→ **Set exercise**:
Beginning at the line that contains "Is the tall", transcribe the remaining lines of the listing exactly; include the final line and omit everything before.
[START OF Stored records]
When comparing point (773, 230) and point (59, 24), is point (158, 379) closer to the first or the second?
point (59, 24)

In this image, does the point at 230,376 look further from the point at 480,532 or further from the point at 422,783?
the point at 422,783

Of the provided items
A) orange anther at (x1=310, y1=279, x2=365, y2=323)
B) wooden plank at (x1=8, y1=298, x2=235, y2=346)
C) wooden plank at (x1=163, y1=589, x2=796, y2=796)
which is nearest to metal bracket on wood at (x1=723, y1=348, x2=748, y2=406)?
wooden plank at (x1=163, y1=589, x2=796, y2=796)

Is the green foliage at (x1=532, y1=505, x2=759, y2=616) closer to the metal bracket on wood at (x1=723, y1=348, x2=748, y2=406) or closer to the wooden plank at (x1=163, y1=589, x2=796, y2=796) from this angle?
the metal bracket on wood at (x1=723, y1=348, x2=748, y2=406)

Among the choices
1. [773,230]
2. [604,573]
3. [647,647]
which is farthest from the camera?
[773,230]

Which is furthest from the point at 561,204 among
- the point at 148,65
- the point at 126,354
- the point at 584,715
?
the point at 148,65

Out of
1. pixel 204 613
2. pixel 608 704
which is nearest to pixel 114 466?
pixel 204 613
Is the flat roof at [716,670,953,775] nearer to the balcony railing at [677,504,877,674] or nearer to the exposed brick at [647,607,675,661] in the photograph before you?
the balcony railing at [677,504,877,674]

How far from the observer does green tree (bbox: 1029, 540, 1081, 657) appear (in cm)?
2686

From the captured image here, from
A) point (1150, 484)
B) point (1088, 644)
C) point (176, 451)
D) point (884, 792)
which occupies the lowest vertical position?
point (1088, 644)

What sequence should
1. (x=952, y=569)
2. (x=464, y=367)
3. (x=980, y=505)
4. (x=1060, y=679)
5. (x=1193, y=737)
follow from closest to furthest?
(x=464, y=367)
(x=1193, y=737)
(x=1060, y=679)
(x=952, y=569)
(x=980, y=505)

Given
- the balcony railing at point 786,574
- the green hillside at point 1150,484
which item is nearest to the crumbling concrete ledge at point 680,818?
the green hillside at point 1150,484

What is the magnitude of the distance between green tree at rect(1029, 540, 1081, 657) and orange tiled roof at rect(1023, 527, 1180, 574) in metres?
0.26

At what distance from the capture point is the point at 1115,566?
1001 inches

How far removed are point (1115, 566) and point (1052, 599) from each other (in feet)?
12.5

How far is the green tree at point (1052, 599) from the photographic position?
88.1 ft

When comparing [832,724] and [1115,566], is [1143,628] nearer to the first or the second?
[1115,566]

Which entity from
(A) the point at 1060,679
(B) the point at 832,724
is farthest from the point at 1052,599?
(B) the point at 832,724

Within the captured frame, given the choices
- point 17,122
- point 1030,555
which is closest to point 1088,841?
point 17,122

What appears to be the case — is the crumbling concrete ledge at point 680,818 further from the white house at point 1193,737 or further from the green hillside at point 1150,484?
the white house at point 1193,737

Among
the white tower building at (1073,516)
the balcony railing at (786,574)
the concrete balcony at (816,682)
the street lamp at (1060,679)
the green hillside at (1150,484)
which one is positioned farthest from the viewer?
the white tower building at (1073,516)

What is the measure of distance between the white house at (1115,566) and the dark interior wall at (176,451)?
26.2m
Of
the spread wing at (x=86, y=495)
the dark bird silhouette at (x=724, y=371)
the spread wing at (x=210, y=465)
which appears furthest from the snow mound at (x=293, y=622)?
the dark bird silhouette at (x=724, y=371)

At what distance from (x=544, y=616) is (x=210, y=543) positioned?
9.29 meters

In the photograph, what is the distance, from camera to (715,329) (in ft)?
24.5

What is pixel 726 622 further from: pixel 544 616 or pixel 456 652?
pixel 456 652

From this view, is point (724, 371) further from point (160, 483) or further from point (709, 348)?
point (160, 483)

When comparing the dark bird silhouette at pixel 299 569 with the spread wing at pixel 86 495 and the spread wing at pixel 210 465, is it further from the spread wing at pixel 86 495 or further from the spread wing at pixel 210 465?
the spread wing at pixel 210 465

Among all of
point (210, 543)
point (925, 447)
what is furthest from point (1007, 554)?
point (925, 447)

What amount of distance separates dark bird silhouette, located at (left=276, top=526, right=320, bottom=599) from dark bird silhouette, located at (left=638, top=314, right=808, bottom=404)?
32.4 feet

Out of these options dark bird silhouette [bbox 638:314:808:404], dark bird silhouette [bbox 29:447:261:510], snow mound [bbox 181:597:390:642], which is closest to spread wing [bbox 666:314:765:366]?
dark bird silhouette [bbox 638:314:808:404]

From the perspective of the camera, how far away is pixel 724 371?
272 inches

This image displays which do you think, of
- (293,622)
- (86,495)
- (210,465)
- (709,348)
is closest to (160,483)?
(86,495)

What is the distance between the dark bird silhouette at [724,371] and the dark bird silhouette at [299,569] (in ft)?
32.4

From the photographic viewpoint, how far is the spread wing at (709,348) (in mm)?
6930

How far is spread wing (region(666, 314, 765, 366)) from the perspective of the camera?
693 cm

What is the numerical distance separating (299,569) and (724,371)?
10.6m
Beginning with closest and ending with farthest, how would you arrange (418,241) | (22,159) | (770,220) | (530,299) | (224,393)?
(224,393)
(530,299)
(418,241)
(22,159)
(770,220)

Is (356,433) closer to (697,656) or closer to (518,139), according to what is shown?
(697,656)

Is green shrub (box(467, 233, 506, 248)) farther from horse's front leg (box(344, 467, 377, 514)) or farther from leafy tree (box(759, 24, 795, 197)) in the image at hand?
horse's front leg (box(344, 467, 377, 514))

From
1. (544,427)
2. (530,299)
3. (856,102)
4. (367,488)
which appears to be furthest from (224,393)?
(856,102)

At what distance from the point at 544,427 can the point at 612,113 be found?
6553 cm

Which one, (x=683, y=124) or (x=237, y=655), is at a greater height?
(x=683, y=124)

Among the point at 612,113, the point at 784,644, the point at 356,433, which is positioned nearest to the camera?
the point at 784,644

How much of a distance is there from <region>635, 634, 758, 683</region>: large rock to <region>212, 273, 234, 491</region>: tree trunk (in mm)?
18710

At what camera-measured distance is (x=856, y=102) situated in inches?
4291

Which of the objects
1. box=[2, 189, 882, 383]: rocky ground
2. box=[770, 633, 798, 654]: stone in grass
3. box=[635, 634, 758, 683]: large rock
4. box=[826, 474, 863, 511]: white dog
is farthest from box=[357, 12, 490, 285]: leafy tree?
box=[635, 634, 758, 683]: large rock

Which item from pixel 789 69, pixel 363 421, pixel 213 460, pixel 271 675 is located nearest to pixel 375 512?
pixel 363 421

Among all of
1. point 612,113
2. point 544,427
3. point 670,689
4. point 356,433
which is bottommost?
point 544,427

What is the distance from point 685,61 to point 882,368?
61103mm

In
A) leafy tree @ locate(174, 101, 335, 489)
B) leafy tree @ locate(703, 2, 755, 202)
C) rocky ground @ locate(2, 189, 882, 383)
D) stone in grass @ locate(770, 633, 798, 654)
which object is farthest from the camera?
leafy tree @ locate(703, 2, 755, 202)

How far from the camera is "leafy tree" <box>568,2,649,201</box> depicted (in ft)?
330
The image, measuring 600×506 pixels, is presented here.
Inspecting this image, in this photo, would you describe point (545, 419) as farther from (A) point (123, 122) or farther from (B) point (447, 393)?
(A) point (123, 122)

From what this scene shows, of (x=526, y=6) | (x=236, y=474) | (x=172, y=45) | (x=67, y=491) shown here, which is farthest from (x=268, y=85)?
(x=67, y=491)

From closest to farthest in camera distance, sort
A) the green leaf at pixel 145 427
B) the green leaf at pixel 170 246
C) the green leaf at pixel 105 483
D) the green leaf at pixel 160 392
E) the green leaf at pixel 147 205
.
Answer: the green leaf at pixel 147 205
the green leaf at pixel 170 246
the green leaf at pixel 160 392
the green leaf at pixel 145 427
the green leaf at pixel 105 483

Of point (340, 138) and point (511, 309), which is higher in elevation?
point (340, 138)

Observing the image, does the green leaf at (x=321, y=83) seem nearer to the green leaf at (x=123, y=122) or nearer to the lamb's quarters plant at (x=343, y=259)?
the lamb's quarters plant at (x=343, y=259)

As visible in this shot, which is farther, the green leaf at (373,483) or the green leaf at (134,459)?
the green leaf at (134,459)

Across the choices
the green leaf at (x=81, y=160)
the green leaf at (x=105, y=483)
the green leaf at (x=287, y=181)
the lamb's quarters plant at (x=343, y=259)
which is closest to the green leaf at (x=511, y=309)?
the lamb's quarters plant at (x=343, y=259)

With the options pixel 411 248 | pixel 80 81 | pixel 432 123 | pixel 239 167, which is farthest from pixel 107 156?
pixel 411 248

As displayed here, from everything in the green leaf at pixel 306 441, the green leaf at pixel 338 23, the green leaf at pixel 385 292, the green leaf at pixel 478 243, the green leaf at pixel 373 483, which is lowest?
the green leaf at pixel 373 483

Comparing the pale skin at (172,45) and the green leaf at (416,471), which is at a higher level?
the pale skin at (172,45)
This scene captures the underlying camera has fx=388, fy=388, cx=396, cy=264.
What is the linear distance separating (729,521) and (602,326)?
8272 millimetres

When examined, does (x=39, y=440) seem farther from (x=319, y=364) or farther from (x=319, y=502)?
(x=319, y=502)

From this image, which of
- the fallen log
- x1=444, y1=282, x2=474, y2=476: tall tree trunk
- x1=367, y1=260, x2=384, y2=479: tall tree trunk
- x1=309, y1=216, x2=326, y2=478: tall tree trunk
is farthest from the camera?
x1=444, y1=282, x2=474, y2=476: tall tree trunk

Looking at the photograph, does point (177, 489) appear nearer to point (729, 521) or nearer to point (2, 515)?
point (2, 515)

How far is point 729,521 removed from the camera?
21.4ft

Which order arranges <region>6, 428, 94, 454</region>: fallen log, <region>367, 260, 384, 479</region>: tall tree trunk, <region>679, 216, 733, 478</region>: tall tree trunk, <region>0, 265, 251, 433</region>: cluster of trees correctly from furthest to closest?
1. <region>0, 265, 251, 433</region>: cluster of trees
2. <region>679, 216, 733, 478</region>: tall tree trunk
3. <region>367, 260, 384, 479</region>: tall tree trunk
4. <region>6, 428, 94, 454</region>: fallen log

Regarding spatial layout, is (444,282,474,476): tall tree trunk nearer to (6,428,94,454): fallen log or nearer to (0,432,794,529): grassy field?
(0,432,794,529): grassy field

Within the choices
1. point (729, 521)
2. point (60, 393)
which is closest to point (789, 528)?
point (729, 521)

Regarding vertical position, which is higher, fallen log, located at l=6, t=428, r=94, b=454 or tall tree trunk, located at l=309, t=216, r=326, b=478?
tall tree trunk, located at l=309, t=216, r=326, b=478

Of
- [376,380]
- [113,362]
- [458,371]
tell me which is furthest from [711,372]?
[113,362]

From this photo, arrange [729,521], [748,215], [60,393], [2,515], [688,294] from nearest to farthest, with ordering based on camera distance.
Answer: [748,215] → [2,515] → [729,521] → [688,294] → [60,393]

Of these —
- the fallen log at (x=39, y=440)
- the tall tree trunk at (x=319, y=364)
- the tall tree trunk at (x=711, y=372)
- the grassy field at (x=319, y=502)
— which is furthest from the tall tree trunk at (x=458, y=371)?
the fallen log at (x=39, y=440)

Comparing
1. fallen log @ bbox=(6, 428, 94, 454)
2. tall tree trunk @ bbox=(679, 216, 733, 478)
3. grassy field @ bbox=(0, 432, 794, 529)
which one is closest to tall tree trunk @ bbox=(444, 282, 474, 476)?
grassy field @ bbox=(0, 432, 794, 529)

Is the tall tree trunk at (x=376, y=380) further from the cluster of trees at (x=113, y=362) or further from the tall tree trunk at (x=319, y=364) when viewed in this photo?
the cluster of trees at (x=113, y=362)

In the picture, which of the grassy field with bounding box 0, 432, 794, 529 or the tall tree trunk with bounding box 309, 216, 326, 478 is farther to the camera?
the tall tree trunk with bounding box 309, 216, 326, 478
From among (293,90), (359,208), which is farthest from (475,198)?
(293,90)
[END OF Stored records]
→ **Task result**:
Is the tall tree trunk at (x=376, y=380) further from the cluster of trees at (x=113, y=362) or further from the tall tree trunk at (x=319, y=364) when viewed in this photo?
the cluster of trees at (x=113, y=362)

In the picture, which of the grassy field with bounding box 0, 432, 794, 529 or the tall tree trunk with bounding box 309, 216, 326, 478 is farther to the camera?
the tall tree trunk with bounding box 309, 216, 326, 478
From among (293,90), (359,208), which is farthest from (475,198)?
(293,90)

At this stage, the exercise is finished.